EXERCISE DESCRIPTION:
Please print every row below word for word, leaving the pictures out.

RECORDS TO USE:
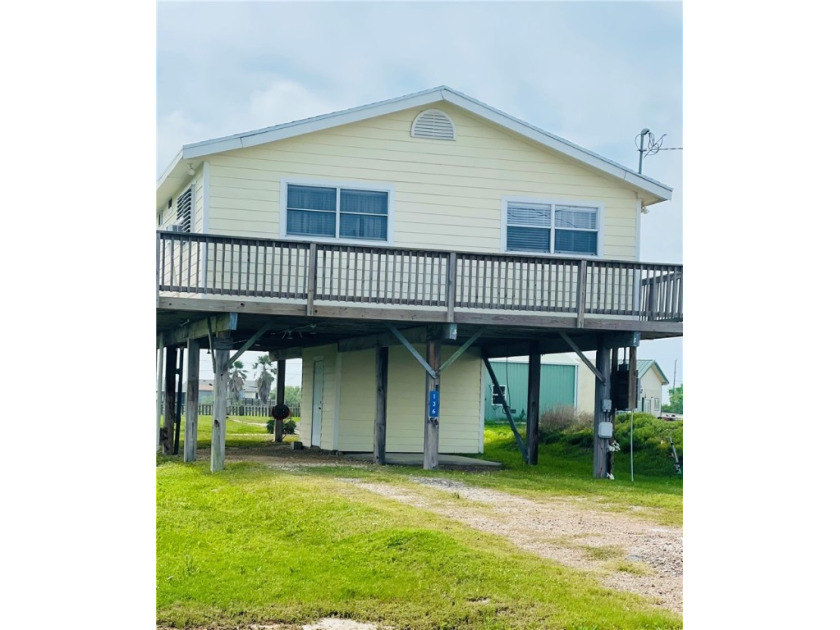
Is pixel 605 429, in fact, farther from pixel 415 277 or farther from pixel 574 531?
pixel 574 531

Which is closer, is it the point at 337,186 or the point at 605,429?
the point at 605,429

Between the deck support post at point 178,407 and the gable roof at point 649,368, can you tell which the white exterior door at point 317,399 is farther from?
the gable roof at point 649,368

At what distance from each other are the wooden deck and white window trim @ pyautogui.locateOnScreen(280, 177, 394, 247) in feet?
0.87

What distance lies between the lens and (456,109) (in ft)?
50.3

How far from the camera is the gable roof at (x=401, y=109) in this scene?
557 inches

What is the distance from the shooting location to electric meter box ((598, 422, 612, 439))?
14.4m

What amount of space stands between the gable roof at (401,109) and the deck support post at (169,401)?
4159mm

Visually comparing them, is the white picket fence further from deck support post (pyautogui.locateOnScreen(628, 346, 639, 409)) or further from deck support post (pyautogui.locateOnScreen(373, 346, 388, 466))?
deck support post (pyautogui.locateOnScreen(628, 346, 639, 409))

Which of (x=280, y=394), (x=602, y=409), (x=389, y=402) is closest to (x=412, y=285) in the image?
(x=602, y=409)

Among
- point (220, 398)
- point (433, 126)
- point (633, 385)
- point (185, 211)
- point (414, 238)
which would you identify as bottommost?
point (220, 398)

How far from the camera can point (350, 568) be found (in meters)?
7.96

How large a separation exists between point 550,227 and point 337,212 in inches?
130

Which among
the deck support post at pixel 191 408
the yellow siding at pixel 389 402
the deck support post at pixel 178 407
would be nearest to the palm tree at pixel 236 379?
the deck support post at pixel 178 407
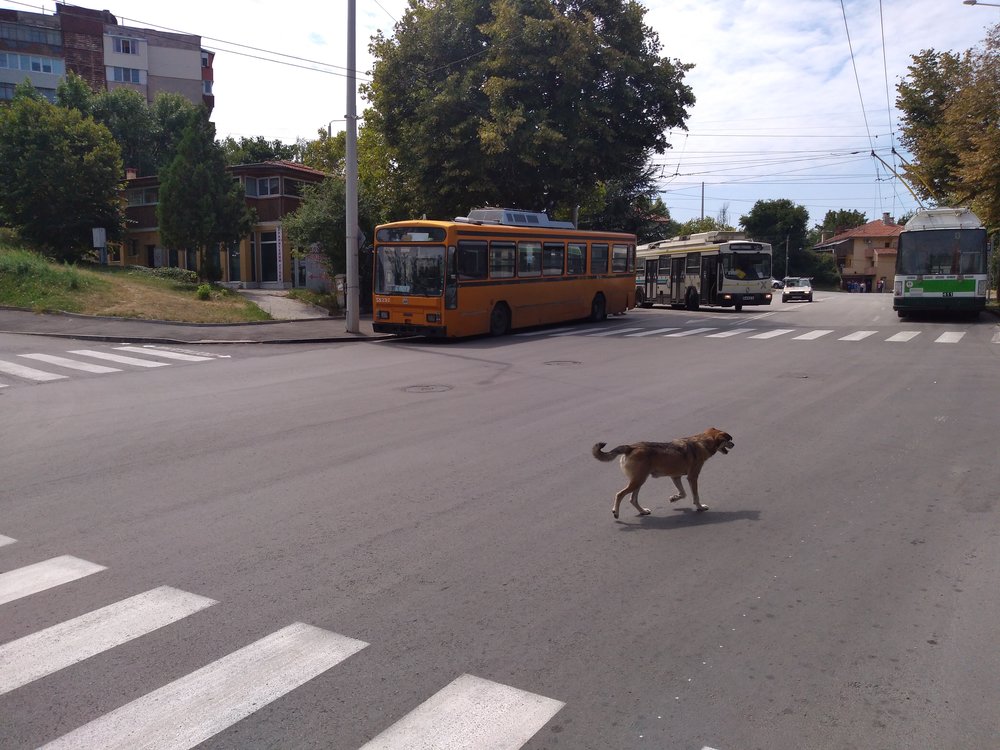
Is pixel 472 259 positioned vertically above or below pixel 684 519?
above

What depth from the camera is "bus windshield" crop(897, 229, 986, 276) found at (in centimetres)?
2686

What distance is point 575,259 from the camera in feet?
88.6

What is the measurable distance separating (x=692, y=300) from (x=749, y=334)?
1473cm

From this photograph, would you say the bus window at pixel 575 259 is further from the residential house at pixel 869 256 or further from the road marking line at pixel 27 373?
the residential house at pixel 869 256

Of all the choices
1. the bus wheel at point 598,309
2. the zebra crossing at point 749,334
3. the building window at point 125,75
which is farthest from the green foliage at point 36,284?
the building window at point 125,75

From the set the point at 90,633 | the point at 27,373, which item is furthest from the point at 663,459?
the point at 27,373

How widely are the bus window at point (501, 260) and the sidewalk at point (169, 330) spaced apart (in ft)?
Result: 11.6

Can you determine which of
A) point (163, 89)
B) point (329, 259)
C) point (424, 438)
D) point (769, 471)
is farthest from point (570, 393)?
point (163, 89)

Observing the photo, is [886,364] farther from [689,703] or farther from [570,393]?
[689,703]

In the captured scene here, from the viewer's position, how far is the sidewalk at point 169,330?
803 inches

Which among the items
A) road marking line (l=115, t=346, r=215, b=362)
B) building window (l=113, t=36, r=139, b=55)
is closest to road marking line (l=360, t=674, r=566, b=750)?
road marking line (l=115, t=346, r=215, b=362)

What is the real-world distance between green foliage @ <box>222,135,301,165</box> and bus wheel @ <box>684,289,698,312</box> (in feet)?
121

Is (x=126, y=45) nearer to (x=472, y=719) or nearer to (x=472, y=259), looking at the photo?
(x=472, y=259)

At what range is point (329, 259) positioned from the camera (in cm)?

RESULT BELOW:
Is pixel 605 429, in fact, farther from pixel 415 277 or farther from pixel 574 531?
pixel 574 531

Which is closer, is it the point at 337,186 or the point at 605,429?
the point at 605,429

Between the deck support post at point 178,407 and the gable roof at point 649,368, can you tell which the white exterior door at point 317,399 is farther from?
the gable roof at point 649,368

At what distance from each other are the wooden deck and white window trim @ pyautogui.locateOnScreen(280, 177, 394, 247) in feet?
0.87

What distance lies between the lens and (456,109) (in ft)?
50.3

How far from the camera is the gable roof at (x=401, y=109) in this scene?
557 inches

What is the distance from the shooting location to electric meter box ((598, 422, 612, 439))?
14.4m

What amount of space stands between the gable roof at (401,109) and the deck support post at (169,401)?
4159mm

Visually comparing them, is the white picket fence further from deck support post (pyautogui.locateOnScreen(628, 346, 639, 409)) or further from deck support post (pyautogui.locateOnScreen(373, 346, 388, 466))?
deck support post (pyautogui.locateOnScreen(628, 346, 639, 409))

Which of (x=280, y=394), (x=602, y=409), (x=389, y=402) is closest to (x=412, y=285) in the image?
(x=602, y=409)

Among
- point (220, 398)
- point (433, 126)
- point (633, 385)
- point (185, 211)
- point (414, 238)
which would you identify as bottommost?
point (220, 398)

How far from the camera can point (350, 568) be found (in meters)?
7.96

How large a separation exists between point 550,227 and point 337,212 in inches?
130

Which among
the deck support post at pixel 191 408
the yellow siding at pixel 389 402
the deck support post at pixel 178 407
would be nearest to the palm tree at pixel 236 379?
the deck support post at pixel 178 407
Is pixel 472 259 positioned vertically above or below pixel 684 519?
above

What depth from the camera is "bus windshield" crop(897, 229, 986, 276) found at (in centimetres)?
2686

What distance is point 575,259 from the camera in feet?
88.6

What is the measurable distance separating (x=692, y=300) from (x=749, y=334)?
1473cm

From this photograph, would you say the bus window at pixel 575 259 is further from the residential house at pixel 869 256 or further from the road marking line at pixel 27 373?
the residential house at pixel 869 256

Of all the choices
1. the bus wheel at point 598,309
2. the zebra crossing at point 749,334
3. the building window at point 125,75
which is farthest from the green foliage at point 36,284?
the building window at point 125,75

From the set the point at 90,633 | the point at 27,373, which item is furthest from the point at 663,459?
the point at 27,373

How widely are the bus window at point (501, 260) and the sidewalk at point (169, 330) spaced apart (in ft)?
Result: 11.6

Can you determine which of
A) point (163, 89)
B) point (329, 259)
C) point (424, 438)
D) point (769, 471)
is farthest from point (570, 393)?
point (163, 89)

Observing the photo, is [886,364] farther from [689,703] or farther from [570,393]?
[689,703]

In the captured scene here, from the viewer's position, how far is the sidewalk at point 169,330?
803 inches

Which among the items
A) road marking line (l=115, t=346, r=215, b=362)
B) building window (l=113, t=36, r=139, b=55)
is closest to road marking line (l=360, t=674, r=566, b=750)?
road marking line (l=115, t=346, r=215, b=362)

What is the real-world distance between green foliage @ <box>222,135,301,165</box> and bus wheel @ <box>684,289,698,312</box> (in feet)?
121

Is (x=126, y=45) nearer to (x=472, y=719) or nearer to (x=472, y=259), looking at the photo?
(x=472, y=259)

At what range is point (329, 259) positioned from the camera (in cm)?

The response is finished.